自意識をストレートに表現することにひいてしまうのは古い世代の価値観なのか。自分の言説をこれはすごい!とアピールする言論人を見ると、なんかちょっと気持ち悪いと思ってしまう。もちろん、すごいことだという確信は必要だと思うが、それを臆面もなく世間にアッピールするというのがなあ。そういう言論を見ると、その自意識のありように「うへぇ」と首をすくめてしまうのだが、最近とみにこの手合いの熱い言論を目にすることが多く、自分が時代遅れなだけなのだろうなと思いつつある。
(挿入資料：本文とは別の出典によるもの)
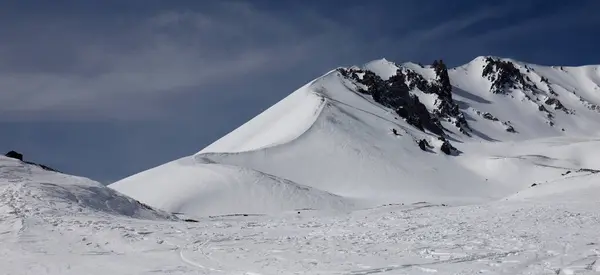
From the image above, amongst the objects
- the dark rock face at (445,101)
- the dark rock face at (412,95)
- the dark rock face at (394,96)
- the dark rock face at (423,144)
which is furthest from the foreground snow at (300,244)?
the dark rock face at (445,101)

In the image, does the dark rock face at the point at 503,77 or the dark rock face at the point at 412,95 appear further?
the dark rock face at the point at 503,77

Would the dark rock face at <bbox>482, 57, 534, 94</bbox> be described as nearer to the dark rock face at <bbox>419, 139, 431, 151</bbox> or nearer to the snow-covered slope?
the dark rock face at <bbox>419, 139, 431, 151</bbox>

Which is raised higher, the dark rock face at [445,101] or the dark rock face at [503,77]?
the dark rock face at [503,77]

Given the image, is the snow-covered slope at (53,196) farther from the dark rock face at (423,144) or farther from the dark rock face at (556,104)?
the dark rock face at (556,104)

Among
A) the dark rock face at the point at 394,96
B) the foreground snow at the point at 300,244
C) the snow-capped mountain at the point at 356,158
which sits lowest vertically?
the foreground snow at the point at 300,244

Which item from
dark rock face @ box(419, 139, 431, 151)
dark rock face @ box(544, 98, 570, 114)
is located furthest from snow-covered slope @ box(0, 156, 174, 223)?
dark rock face @ box(544, 98, 570, 114)

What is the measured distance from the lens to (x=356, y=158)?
66.4 meters

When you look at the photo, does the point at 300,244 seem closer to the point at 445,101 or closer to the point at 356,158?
the point at 356,158

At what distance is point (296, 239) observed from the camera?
17.6 m

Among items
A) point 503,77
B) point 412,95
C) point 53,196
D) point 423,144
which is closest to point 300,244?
point 53,196

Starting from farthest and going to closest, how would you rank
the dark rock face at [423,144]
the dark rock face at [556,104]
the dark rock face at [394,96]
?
the dark rock face at [556,104] → the dark rock face at [394,96] → the dark rock face at [423,144]

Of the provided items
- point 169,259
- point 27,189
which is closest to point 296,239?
point 169,259

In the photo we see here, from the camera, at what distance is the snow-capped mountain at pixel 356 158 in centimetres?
4381

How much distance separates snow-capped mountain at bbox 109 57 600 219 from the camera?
4381cm
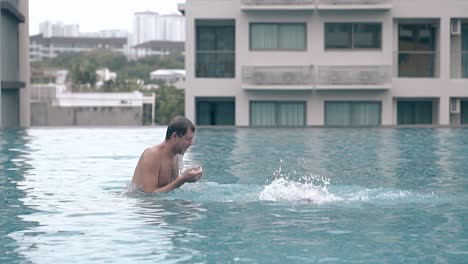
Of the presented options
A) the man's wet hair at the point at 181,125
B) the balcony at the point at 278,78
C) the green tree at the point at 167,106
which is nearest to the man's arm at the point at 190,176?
the man's wet hair at the point at 181,125

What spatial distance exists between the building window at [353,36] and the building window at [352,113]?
108 inches

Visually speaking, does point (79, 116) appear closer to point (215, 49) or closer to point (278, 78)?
point (215, 49)

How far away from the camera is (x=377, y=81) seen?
45.8m

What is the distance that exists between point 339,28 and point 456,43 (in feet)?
19.0

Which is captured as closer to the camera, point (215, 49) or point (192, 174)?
point (192, 174)

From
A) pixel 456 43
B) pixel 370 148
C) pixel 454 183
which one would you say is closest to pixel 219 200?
pixel 454 183

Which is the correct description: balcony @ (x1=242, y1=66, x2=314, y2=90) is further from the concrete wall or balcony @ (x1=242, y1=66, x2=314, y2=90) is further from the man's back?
the man's back

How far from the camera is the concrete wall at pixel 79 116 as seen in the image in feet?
247

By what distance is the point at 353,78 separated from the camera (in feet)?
150

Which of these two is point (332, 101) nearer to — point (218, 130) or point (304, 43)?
point (304, 43)

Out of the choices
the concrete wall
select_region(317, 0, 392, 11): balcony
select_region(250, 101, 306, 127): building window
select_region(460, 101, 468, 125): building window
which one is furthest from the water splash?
the concrete wall

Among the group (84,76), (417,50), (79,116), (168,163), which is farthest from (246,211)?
(84,76)

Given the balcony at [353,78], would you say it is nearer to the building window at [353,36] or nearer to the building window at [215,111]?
the building window at [353,36]

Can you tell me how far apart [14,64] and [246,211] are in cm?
3503
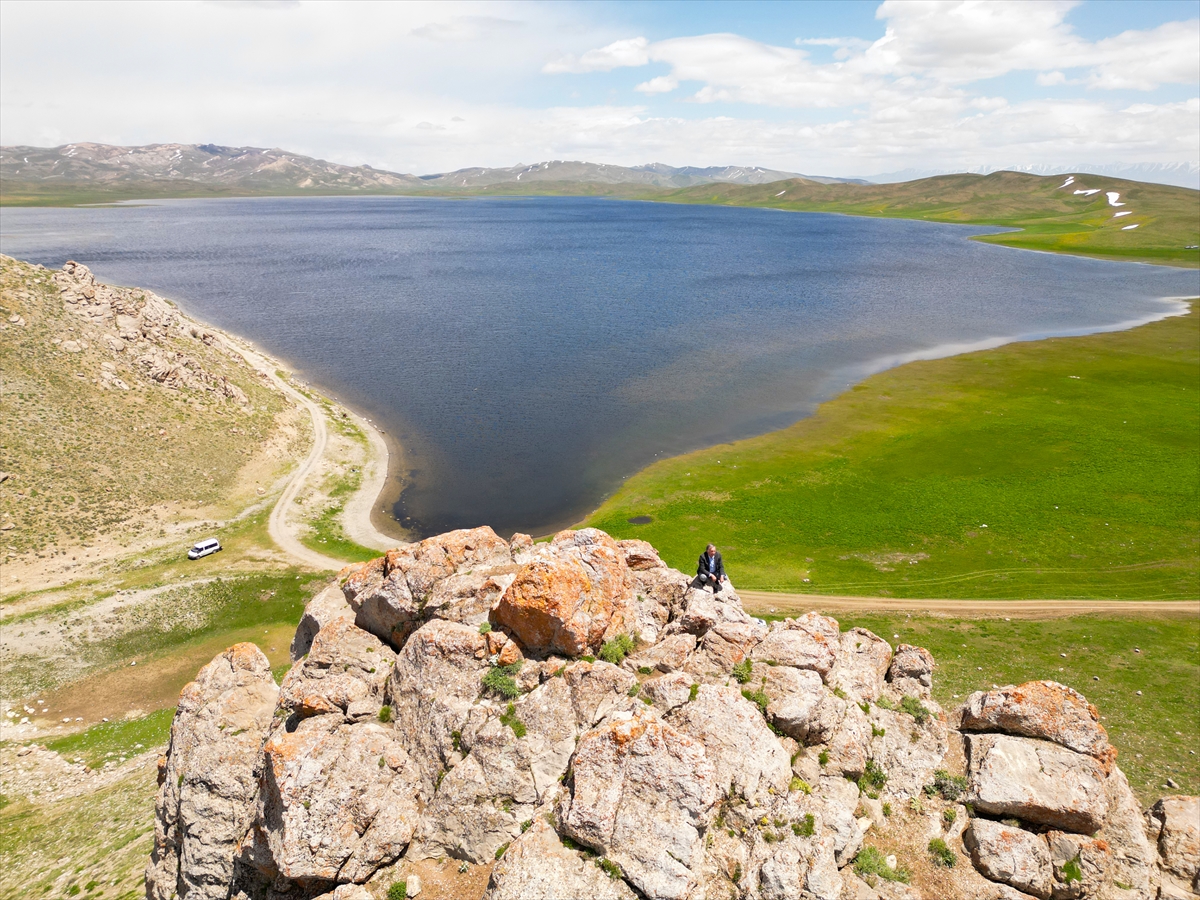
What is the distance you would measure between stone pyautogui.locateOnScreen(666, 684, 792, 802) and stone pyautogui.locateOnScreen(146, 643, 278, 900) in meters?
15.8

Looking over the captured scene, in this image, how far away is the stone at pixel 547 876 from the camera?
1689 centimetres

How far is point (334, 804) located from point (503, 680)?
6.16 meters

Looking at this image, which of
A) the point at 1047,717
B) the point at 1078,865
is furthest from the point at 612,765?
the point at 1047,717

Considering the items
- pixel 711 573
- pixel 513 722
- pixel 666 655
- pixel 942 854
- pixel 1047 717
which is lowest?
pixel 942 854

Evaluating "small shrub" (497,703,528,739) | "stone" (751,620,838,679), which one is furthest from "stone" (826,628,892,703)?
"small shrub" (497,703,528,739)

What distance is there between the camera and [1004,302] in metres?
160

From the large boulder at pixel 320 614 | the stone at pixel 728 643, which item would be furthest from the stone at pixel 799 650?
the large boulder at pixel 320 614

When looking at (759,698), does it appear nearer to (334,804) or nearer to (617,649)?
(617,649)

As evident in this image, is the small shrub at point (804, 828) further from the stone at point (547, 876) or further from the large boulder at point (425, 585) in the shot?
the large boulder at point (425, 585)

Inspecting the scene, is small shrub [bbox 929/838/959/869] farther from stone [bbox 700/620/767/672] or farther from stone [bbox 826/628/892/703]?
stone [bbox 700/620/767/672]

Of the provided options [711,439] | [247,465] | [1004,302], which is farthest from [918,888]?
[1004,302]

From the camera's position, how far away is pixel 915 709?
2339 cm

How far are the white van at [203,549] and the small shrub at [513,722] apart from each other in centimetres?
4965

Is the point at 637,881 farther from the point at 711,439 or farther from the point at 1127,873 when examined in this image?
the point at 711,439
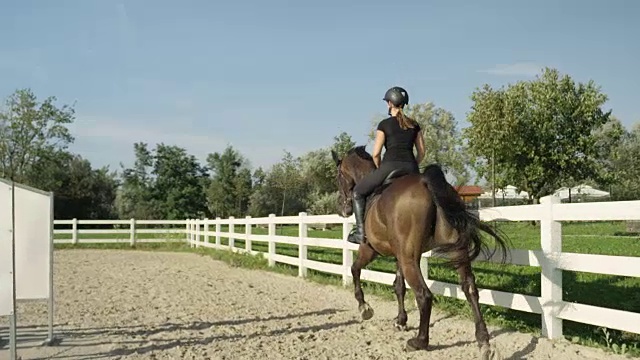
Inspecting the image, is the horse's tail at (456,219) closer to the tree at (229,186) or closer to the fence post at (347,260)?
the fence post at (347,260)

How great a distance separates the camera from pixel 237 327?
6.27 metres

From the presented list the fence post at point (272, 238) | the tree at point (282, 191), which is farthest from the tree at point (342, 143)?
the fence post at point (272, 238)

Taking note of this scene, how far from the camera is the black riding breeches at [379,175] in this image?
5.65m

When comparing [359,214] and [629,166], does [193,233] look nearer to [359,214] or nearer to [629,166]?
[359,214]

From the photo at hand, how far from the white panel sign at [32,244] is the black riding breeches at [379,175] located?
313cm

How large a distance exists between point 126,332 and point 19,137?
44.8 meters

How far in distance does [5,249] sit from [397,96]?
4.06 meters

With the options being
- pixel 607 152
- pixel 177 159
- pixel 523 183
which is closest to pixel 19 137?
pixel 177 159

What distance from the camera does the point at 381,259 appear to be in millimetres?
13008

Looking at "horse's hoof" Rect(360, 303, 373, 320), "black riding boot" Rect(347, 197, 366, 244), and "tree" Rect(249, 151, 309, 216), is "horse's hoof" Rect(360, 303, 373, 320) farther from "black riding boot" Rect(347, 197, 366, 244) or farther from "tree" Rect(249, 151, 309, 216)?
"tree" Rect(249, 151, 309, 216)

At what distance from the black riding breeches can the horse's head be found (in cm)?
64

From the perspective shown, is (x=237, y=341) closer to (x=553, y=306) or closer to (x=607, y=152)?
(x=553, y=306)

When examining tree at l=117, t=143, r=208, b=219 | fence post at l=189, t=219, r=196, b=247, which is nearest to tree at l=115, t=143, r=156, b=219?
tree at l=117, t=143, r=208, b=219

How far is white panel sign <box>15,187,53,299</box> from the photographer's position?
4.98 metres
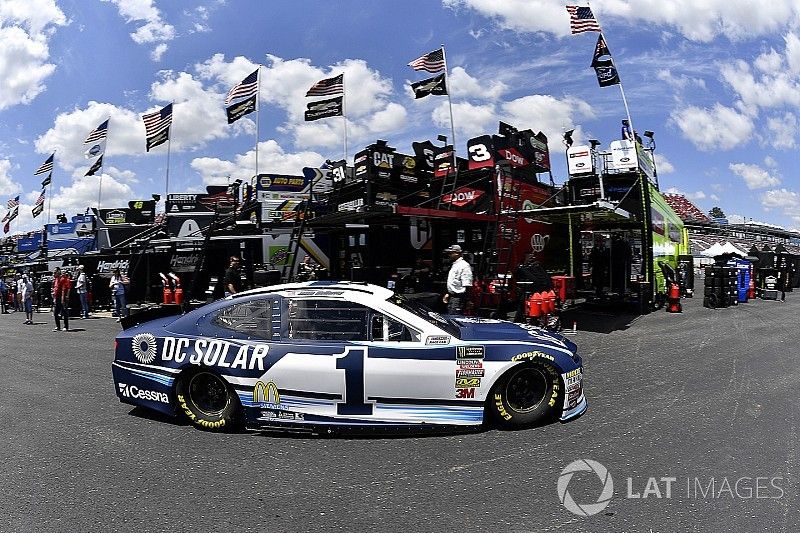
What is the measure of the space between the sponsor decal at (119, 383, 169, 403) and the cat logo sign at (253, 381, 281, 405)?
1072 millimetres

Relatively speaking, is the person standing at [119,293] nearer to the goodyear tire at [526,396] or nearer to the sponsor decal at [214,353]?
the sponsor decal at [214,353]

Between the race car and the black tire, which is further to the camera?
the black tire

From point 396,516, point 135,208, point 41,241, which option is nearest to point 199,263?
point 396,516

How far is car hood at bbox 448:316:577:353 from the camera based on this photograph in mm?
5344

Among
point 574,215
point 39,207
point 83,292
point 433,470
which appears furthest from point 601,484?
point 39,207

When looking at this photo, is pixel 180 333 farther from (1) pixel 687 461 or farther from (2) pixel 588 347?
(2) pixel 588 347

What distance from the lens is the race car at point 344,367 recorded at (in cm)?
498

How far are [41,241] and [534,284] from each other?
123ft

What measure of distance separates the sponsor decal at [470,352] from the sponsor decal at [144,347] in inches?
121

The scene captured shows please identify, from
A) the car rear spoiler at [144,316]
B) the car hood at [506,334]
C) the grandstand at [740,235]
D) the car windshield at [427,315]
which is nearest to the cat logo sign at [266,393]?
the car windshield at [427,315]

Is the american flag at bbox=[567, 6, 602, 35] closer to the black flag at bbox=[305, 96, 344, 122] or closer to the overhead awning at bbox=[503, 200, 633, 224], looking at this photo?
the overhead awning at bbox=[503, 200, 633, 224]

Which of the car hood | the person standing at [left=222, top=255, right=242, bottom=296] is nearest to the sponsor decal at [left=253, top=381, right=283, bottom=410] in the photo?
the car hood

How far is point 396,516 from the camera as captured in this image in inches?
140

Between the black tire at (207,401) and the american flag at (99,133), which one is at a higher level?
the american flag at (99,133)
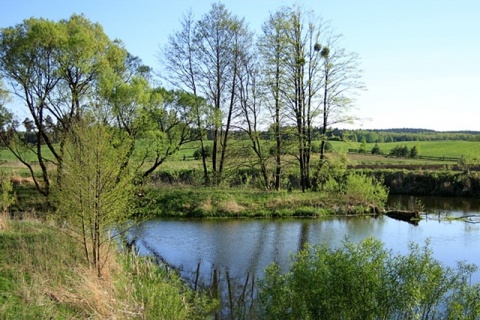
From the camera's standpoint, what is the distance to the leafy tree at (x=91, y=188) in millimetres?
10797

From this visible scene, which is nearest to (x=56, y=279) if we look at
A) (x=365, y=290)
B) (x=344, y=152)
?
(x=365, y=290)

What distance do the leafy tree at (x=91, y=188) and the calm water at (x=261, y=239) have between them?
3.58 metres

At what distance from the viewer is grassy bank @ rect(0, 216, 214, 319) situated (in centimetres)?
886

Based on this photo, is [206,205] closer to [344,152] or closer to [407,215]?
[344,152]

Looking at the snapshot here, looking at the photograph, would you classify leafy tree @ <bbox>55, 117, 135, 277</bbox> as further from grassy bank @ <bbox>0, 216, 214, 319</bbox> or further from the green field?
the green field

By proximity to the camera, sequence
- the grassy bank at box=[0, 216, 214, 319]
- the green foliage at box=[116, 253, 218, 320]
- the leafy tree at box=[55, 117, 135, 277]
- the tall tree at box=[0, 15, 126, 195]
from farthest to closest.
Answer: the tall tree at box=[0, 15, 126, 195], the leafy tree at box=[55, 117, 135, 277], the green foliage at box=[116, 253, 218, 320], the grassy bank at box=[0, 216, 214, 319]

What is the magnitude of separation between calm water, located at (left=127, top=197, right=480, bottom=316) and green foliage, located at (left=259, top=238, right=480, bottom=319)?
4424mm

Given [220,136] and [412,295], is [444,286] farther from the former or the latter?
[220,136]

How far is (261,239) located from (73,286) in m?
9.93

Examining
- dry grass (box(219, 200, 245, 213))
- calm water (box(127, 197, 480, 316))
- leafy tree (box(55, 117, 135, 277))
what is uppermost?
leafy tree (box(55, 117, 135, 277))

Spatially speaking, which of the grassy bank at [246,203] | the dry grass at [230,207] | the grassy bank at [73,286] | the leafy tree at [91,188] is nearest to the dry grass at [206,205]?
the grassy bank at [246,203]

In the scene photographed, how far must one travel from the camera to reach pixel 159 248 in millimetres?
17312

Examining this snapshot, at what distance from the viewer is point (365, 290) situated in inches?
322

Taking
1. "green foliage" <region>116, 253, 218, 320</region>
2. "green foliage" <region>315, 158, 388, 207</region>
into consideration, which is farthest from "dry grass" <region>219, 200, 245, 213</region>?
"green foliage" <region>116, 253, 218, 320</region>
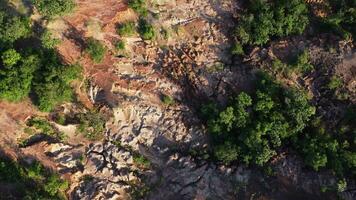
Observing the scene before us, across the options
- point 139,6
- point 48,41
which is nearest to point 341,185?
point 139,6

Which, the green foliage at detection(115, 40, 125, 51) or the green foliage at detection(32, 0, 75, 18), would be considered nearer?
the green foliage at detection(32, 0, 75, 18)

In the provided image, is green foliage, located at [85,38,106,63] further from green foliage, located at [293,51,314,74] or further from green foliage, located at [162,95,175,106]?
green foliage, located at [293,51,314,74]

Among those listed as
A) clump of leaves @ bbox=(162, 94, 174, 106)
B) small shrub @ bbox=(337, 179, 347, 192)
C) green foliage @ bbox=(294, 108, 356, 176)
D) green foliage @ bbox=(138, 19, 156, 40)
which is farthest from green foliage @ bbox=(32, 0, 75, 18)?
small shrub @ bbox=(337, 179, 347, 192)

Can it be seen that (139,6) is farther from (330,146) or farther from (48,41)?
(330,146)

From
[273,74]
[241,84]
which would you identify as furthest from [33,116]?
[273,74]

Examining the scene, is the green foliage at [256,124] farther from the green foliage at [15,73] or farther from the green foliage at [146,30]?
the green foliage at [15,73]

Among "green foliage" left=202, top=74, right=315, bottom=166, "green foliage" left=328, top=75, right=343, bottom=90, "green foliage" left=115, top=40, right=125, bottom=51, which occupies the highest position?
"green foliage" left=115, top=40, right=125, bottom=51

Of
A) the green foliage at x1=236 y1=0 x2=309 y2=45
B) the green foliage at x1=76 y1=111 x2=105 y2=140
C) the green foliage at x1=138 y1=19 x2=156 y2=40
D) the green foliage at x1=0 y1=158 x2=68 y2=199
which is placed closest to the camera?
the green foliage at x1=0 y1=158 x2=68 y2=199

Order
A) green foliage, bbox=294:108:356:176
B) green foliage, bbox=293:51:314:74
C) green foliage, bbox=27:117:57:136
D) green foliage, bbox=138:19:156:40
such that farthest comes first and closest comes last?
green foliage, bbox=293:51:314:74 → green foliage, bbox=138:19:156:40 → green foliage, bbox=294:108:356:176 → green foliage, bbox=27:117:57:136
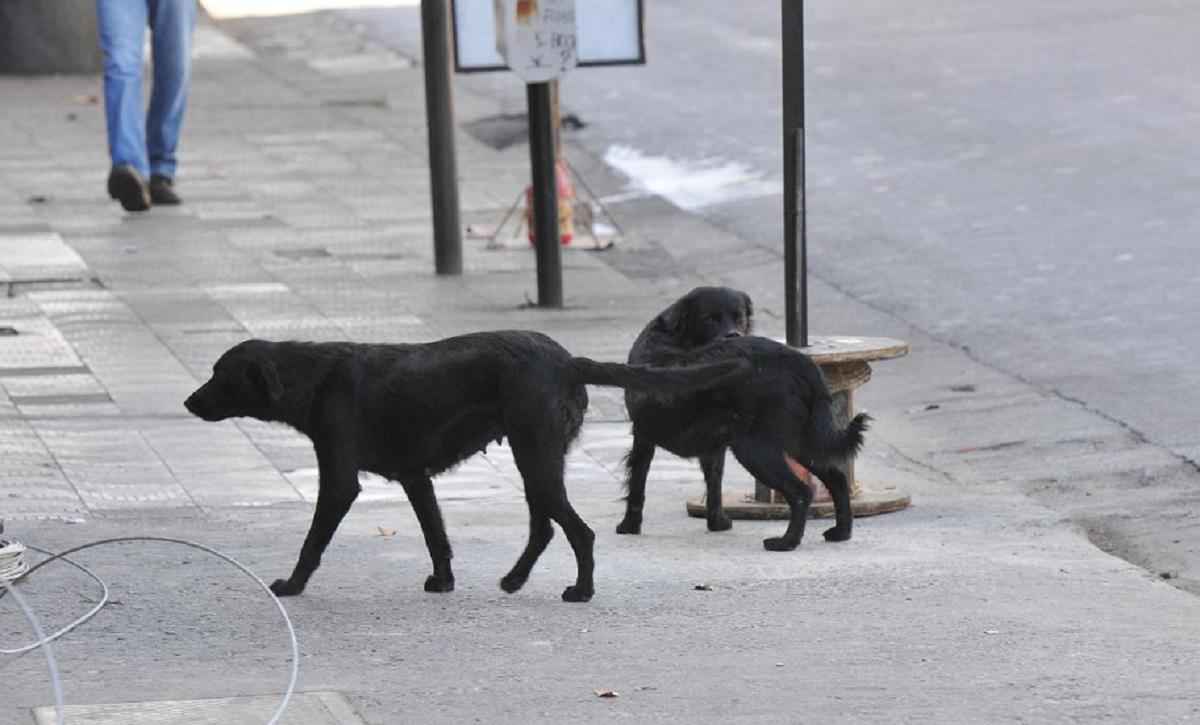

冷めた姿勢がかっこいいと思っているわけではなくて、熱いパッションが言論には必要だと思っているし、また自画自賛できないような自信のない物はだすんじゃないよと思っているが、熱いものを熱いまま表現したりそれを自分で絶賛したりする姿勢が「うへぇ」なのだ。臆面のなさというか芸のなさというか。レトリックで人を惑わせつつよく読むとものすごい嫌み、というような論争を好む自分には、アメリカ西海岸の青空の下サーファーに打ち込む高校生のようなさわやかさをたたえる言論言説にはまぶしすぎる限りだ。屈折がないとね。